- _Задания_
(1) На каком этаже, согласно отрывку текста, находилась комната для солнечных ванн?
(2) Какой довод Похитителя приводится в отрывке текста в объяснение того, что он время от времени разрешал солнечные ванны? Ответьте в одном–трех предложениях.
(3) Допишите отрывок текста о солнечных ваннах и первом выходе в сад, начав сразу после его последнего предложения.

- _Отрывок текста_
Допускаю, что Похититель понимал, что во мне происходит. Когда в то лето он впервые вывел меня в сад в дневное время, он был уверен, что я не сбегу. Незадолго до этого он позволил мне принять короткие солнечные ванны: на нижнем этаже была комната с окном до пола, которая не просматривалась снаружи ни с одной стороны, если опустить жалюзи. Там мне можно было прилечь на лежак и подставить себя лучам солнца. Для Похитителя это было что-то вроде «профилактического обслуживания»: он знал, что без солнечного света человек долго не протянет, и поэтому следил за тем, чтобы изредка я его получала. Для меня это было откровением.

- _Собранные данные_
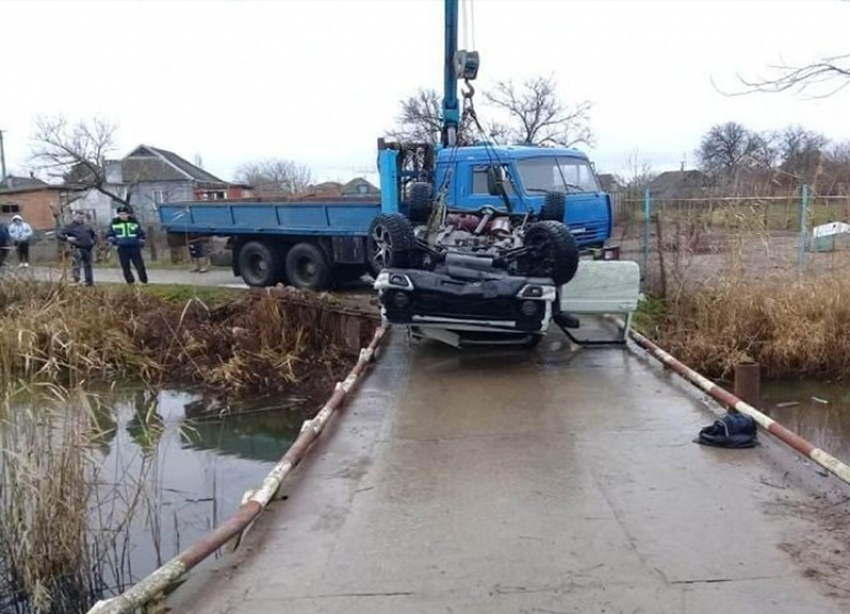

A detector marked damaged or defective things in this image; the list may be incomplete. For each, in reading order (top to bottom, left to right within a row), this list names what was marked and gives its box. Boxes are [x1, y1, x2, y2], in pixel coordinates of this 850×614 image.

- _Ответы_
(1) На нижнем этаже.

(2) Похититель считал солнечные ванны чем-то вроде «профилактического обслуживания». Он знал, что без солнечного света человек долго не протянет, поэтому следил, чтобы свет изредка перепадал.

(3)
Ощущение теплых лучей на моей бледной коже неописуемо. Я закрыла глаза. Солнце выписывало красные завитки под моими веками. Я постепенно впадала в полузабытье и представляла себя в открытом бассейне, слышала радостные детские голоса и чувствовала прохладу воды, омывающей кожу, если разгоряченной войти в нее. Я отдала бы все на свете, чтобы один разочек поплавать! Как Похититель, который иногда появлялся в застенке в плавках. Соседи, дальняя родня Приклопилов, имели такой же, как у него, бассейн в саду, только наполненный водой и пригодный для использования. Когда они отсутствовали, и Похититель следил за порядком в доме или поливал цветы, он иногда немного плавал. Я завидовала черной завистью.
Как-то в это же лето он огорошил меня новостью, что я могу пойти с ним искупаться. Соседей не было, а так как сады обоих домов соединялись тропинкой, к бассейну можно было пройти незамеченными с улицы.
Трава щекотала ступни моих голых ног, утренняя роса блестела маленькими бриллиантами между стебельков. Я проследовала за ним по узкой дорожке к саду соседей, разделась и скользнула в воду.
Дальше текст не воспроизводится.